Tuesday, January 11, 2011

How to read an author's mind?

Reading through thousands of words and a half thousand pages, for me, has long been an average read of a single author. Among such maze of scripts, my conscience has always been tracking the inner trails of the author's mind that led him or her to declare their claims. As if, such claims, per se, were not sufficient to satisfy my curiosity. I always realized that I have practiced such habit of mind reading unconsciously and spontaneously. As if, I was asking myself:  How could that fellow author reach such conclusions which have skipped my own mind?

My vice, of mind reading, extends to re-reading my own mind  when discovering an obvious solution to a problem that has lingered unduly for long time due to my inability to see the obvious way out of a conflict. Such was the case for billions of fellow humans along millions of years of evolution. At certain point, while studying medical psychiatry and observing cases of schizophrenia, I got a sense that normal people are severely shackled by their own sanity, to the extent that reasons are as scarce as the individual's exposure to them. A schizophrenic patient could easily transcend the shackles of sanity into a realm of infinite alternatives. 

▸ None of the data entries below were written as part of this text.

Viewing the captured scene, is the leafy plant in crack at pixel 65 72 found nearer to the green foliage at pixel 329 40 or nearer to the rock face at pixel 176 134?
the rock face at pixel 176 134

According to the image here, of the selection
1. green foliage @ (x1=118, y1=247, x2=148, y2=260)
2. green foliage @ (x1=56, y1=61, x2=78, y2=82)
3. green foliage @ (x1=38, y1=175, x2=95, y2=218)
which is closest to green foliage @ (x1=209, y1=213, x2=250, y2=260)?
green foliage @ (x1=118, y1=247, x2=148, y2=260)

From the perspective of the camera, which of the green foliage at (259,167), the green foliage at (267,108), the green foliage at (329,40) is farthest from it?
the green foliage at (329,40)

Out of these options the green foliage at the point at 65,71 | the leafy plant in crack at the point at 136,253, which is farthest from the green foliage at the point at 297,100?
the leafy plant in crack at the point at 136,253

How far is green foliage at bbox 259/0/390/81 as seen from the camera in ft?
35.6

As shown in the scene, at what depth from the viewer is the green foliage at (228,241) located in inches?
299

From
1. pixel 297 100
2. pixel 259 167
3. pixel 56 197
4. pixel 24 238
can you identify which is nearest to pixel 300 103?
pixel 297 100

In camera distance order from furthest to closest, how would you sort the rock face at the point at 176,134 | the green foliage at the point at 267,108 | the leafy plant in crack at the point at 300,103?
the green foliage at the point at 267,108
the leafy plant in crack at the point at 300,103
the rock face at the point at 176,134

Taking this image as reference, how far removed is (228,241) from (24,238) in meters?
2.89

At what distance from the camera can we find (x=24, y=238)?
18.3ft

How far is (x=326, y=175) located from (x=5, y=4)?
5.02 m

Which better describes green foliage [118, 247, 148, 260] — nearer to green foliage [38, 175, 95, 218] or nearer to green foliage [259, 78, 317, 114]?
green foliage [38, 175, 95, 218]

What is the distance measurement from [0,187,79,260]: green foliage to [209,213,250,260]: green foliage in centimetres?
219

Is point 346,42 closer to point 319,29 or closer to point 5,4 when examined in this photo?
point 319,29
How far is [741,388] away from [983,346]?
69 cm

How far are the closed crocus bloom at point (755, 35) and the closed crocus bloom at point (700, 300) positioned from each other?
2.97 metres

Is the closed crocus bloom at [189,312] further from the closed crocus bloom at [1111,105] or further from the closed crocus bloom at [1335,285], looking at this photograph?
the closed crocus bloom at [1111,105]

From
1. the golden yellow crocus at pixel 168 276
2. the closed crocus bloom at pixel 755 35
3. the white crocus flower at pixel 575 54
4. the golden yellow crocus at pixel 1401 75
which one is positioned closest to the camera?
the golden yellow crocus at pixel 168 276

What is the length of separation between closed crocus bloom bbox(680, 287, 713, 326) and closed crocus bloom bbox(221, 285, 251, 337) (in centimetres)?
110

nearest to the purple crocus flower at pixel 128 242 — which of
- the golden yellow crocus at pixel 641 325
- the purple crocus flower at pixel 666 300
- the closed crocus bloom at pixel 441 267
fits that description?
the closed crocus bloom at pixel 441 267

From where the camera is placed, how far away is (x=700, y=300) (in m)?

Albert Einstein was an example of such unshackled human mind. Einstein's son was institutionalized with the crippling drain of schizophrenia. Einstein retains the best of both worlds; sanity and oddity. Einstein's odd mind annoyed his fellow scientists who had to attend to his unrestrained fugue, bridging the boundaries of rationality.  Einstein dared to call quanta, energy particles, when the original German inventor of quanta; Max Planck, has missed such precious catch that made Einstein an odd, deranged Jewish scientist who dared to violate the foundation of physical sciences. Few years later, Max Planck would first win the Noble Prize in Physics long before Einstein was awarded the same, yet of other scientific accomplishment.

Albert Einstein went further to claim that heat, light, and other sorts of radiations must originate from loss of mass. Einstein's theory implied that: when fuel burns, there must be an unaccountable minute loss of mass that corresponds to the amount of radiation, beyond the classical conservation of masses. Only an odd and extreme mind could have reached those obvious and clear ideas that have long skipped the human mind for millions of years. 

Albert Einstein epitomizes the unshackled human mind that roams freely past the boundaries of conventional  reasoning. What does that has to do with our topic?
In fact, all people suffer from the restraints of conventional wisdom.  Personally, I wrote the book of Essentials of Weightlifting and Strength Training after 30 years of hard work, mostly spent in figuring out how to piece together such overwhelming volume of information in a readable book. Many fellows believed that specialized weightlifting could not be taught in a book. My best coaches spent their lives in the weight rooms, marveled on the music of metal plates slamming into the platform. No one thought about transferring those great experiences to those who might never have access to such joy of refining human body, mind, and soul through resistance training in structured and planned routines.

After squeezing the paper size of the book to fit into a half thousand pages, by reducing the font size and line spacing, increasing the number of lines per page and the number of words per line, I still believe that there is too much that was not told and must be.  Sjaak Smorenburg, a fellow from the Netherlands, happened to cross my roads along his own journey in strength training,  I and Smorenburg managed to tell  some of the untold ideas, with plenty of videos and illustrations. Among our heavily texted books, none was sold as good as our Illustrated Weightlifting Attic. We could not figure out why readers would purchase a book filled with photos, each was captioned by few words, while the in -depth books were rarely been sold. It is true that an image tells what thousands of words do. But, with images, one must rely on his/her imagination in order to construct the life-long trail that led to such frozen moment on the paper.

Between the lines of my own text, readers reached very interesting conclusions, all of which were as true as I meant them to be but failed to state that as clear as the readers viewed them. One great, yet hidden idea, was the concept of space and time and how the two relate to mass and energy. I struggled with such relationship and made my best to show the reader my dilemma with my own interpretation. 

Another, great and hidden idea was my "T" description of the human axis, with the spine making the vertical and the arms the horizontals of the T. A reader was able to guess my inner thought that the T-shape was meant to protect the lungs and heart at the crossing of the T and that weightlifting's ultimate goal was to keep the T from drooping into hunched back and sagging shoulders

Yet, there remains my unrelenting desire to convey the most simple idea that lifting weights is the main mission of man, and every thing else is meant to support that mission.  You cannot tell that to sane people who believe in conventional wisdom unless they live around hospital rooms where many patients fantasize about being able to lift their own limbs, let alone their whole body.